** Records for this exercise follows **

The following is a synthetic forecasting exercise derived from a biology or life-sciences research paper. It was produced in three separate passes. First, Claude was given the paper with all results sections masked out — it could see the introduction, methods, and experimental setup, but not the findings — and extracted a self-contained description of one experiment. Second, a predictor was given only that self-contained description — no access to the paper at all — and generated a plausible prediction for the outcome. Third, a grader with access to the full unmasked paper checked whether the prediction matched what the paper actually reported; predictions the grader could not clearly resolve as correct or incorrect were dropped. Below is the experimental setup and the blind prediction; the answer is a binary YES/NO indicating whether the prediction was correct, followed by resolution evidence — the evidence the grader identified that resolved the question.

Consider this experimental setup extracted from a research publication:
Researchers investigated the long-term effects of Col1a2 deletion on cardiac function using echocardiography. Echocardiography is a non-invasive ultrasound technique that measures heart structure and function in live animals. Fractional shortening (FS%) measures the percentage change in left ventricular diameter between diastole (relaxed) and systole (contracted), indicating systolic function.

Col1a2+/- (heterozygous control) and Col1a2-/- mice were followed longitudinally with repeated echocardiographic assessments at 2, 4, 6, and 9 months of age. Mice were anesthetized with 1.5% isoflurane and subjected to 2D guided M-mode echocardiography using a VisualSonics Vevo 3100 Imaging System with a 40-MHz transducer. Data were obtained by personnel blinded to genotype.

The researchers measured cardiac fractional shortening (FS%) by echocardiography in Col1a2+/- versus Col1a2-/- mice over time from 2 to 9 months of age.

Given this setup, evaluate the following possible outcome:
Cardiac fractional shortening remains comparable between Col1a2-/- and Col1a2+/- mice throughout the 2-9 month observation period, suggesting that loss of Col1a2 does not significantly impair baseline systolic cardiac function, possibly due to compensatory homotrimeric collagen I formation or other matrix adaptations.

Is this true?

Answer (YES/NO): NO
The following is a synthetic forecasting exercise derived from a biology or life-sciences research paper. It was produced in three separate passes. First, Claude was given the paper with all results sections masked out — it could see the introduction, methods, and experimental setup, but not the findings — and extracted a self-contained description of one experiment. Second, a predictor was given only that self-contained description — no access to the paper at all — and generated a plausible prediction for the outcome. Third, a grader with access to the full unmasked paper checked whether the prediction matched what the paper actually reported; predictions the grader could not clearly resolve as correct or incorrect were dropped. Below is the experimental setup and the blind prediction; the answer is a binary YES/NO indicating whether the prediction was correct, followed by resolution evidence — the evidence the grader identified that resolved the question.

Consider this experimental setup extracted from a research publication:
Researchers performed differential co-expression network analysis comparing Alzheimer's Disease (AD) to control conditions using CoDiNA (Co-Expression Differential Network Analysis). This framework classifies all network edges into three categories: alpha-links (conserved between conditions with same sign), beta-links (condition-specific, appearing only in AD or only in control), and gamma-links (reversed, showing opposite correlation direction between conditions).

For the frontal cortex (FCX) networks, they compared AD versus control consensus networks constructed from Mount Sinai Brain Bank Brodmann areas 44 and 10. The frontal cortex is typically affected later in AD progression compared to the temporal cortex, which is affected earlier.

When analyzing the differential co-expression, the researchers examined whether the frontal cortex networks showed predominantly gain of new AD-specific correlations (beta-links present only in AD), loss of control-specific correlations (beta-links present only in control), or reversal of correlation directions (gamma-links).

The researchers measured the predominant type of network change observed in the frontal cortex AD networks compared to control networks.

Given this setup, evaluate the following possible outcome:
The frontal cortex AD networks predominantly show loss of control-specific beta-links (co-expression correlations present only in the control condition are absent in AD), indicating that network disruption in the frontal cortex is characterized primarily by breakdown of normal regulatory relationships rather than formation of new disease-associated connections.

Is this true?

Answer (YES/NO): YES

** End of Records for this exercise **

What to work on: Only the lines from the one holding "The frontal cortex AD networks predominantly" through the end of the listing should be given again, exactly and with both ends included.

Response to this exercise:
The frontal cortex AD networks predominantly show loss of control-specific beta-links (co-expression correlations present only in the control condition are absent in AD), indicating that network disruption in the frontal cortex is characterized primarily by breakdown of normal regulatory relationships rather than formation of new disease-associated connections.

Is this true?

Answer (YES/NO): YES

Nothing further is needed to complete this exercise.